■ Texto extraído ■
══════════════════════════════

La fila no es muy larga, sin embargo, me llevaré buen rato esperando. Abro el libro que llevo en mis manos e intento leer. Es inútil, me han contagiado los demás la inquietud que salta de sus miradas. Entonces me dedico a imaginar la historia de cada uno de ellos. Tres lugares delante de mí está una mujer guapa. ¿Por qué tendrá la duda?, me pregunto. ¿Será que tendrá un amante y ayer le dijo ese hombre que está en cuarentena porque tiene los síntomas? ¿O es mi pensamiento injusto y realmente esta mujer ha cuidado a su madre enferma porque un nieto que se fue de farra le pegó el famoso virus aquella noche que llegó borracho a pedirle posada, y todo por miedo de llegar a casa de sus padres en tales condiciones? ¡Dios!, la imaginación puede ser terrible.
Justo detrás de mí viene un hombre obeso. Lo escucho respirar con dificultad y trato de estar lo más distante posible de él. Vuela mi mente, la loca de la casa: seguro es bebedor de cerveza, le ha valido un bledo esto del semáforo escarlata y es el mismo que vi días atrás entrando sin cubrebocas a una tienda de esas que no oso mencionar, con un cartón de cerveza vacío y una sonrisa de estúpido que me enfureció.
Creo que debo respirar hondo y volver a mi libro. Corro el riesgo de convertirme en censor implacable y en el tipo odioso que a veces soy. La fila ha avanzado y estoy a tres lugares de llegar. Un temorcillo vuelto gota de sudor me moja detrás de la oreja y también abajo en ‘salva sea la parte’.
Una repentina indecisión me impide avanzar cuando me toca hacerlo. Dejo pasar al gordito que va detrás de mí, quien ahora me preocupa por el semblante y hasta me resulta simpático, me dan ganas de abrazarlo y decirle que todo estará bien. También dejo pasar a una señora que viene casi en los huesos y me mata con su semblante de invalidez. Ahora detrás de mí está un anciano con bastón y enseguida una señora más obesa que el gordo de adelante, y más atrás una chica que carga una culpa en todo su cuerpo y no deja de mirar sus manos que frota con desasosiego.
En ese momento me salgo de la fila. Sin explicarme la razón, echo a andar rumbo a la salida con ansiedad por llegar a campo libre, descubrir mi rostro y respirar profundo. El sol es tibio esta mañana y lo recibo con agradecimiento. Me percato de que el aire entra libre en mis pulmones y de una gran energía invadiendo mis huesos. Decido que este no es mi lugar y debo dejarlo a quienes tienen mayores razones para estar ahí. De cualquier manera, la duda persigue siempre a los escépticos y he aprendido a vivir con ella; me ayuda, me inspira, me mueve. Lo mejor que puedo hacer es seguir tomando vitamina D, dosis abundantes de paz y de sol, y distancia amorosa. Enredar el miedo en la cola de un papalote y mandarlo a volar por cielos desconocidos.
Vuelvo a casa, liberado de un gran peso. Doblan las campanas nuevamente; parece que están sepultando al paisano. Bajo la mirada y le regalo un minuto de silencio. Lo imagino cruzando el umbral con sonrisa inefable y eterna. Después enciendo el móvil para ponerme al día y encuentro otra noticia: la muerte de Bruno, el hijo mascota de un querido amigo. En la foto, él duerme para siempre y la mano bondadosa lo acaricia. Duerme tranquilo, mi Brunito hermoso. Velaré tu sueño hasta ese día que nos volvamos a encontrar. Entonces me mostrarás el sendero hacia ese lugar divino, donde no hay dolor ni sufrimiento ni miedo… No evito derramarme en lágrimas por el perrito, al que no conocí. Un can me conmueve tanto como un niño. La duda que me embarga ahora es terrible: ¿Cómo pude hoy llorar a rienda suelta por Bruno y no por alguien de mi especie?
Las campanas guardan silencio. Me envuelve el vientecillo vacilante de la tarde nublada; parece también llorar y no entiendo por qué, pues ella y yo sabemos que existe otro día. Tal vez conoce secretos que ignoro. Prefiero que así sea. Bendita ignorancia que me empuja a la cama, cierra mis ojos y duerme conmigo la siesta dominical.

══════════════════════════════

■ Información proporcionada ■
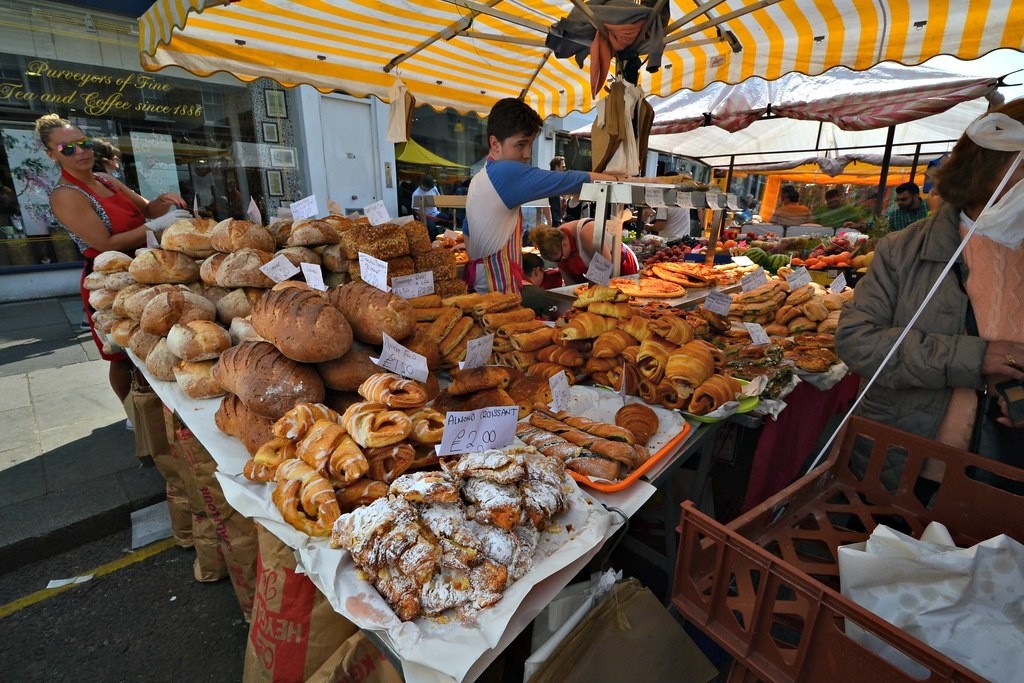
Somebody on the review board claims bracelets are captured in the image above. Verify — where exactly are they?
[613,175,619,182]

══════════════════════════════

■ Partes del ejercicio ■
a – Según el texto, ¿cómo se llamaba la mascota cuya muerte aparece en la noticia del móvil?
b – Reproduce literalmente el pasaje del texto que va desde "Una repentina indecisión" hasta "frota con desasosiego.".

■ Respuestas del ejercicio ■
a – Bruno, el hijo mascota de un querido amigo.

b –
Una repentina indecisión me impide avanzar cuando me toca hacerlo. Dejo pasar al gordito que va detrás de mí, quien ahora me preocupa por el semblante y hasta me resulta simpático, me dan ganas de abrazarlo y decirle que todo estará bien. También dejo pasar a una señora que viene casi en los huesos y me mata con su semblante de invalidez. Ahora detrás de mí está un anciano con bastón y enseguida una señora más obesa que el gordo de adelante, y más atrás una chica que carga una culpa en todo su cuerpo y no deja de mirar sus manos que frota con desasosiego.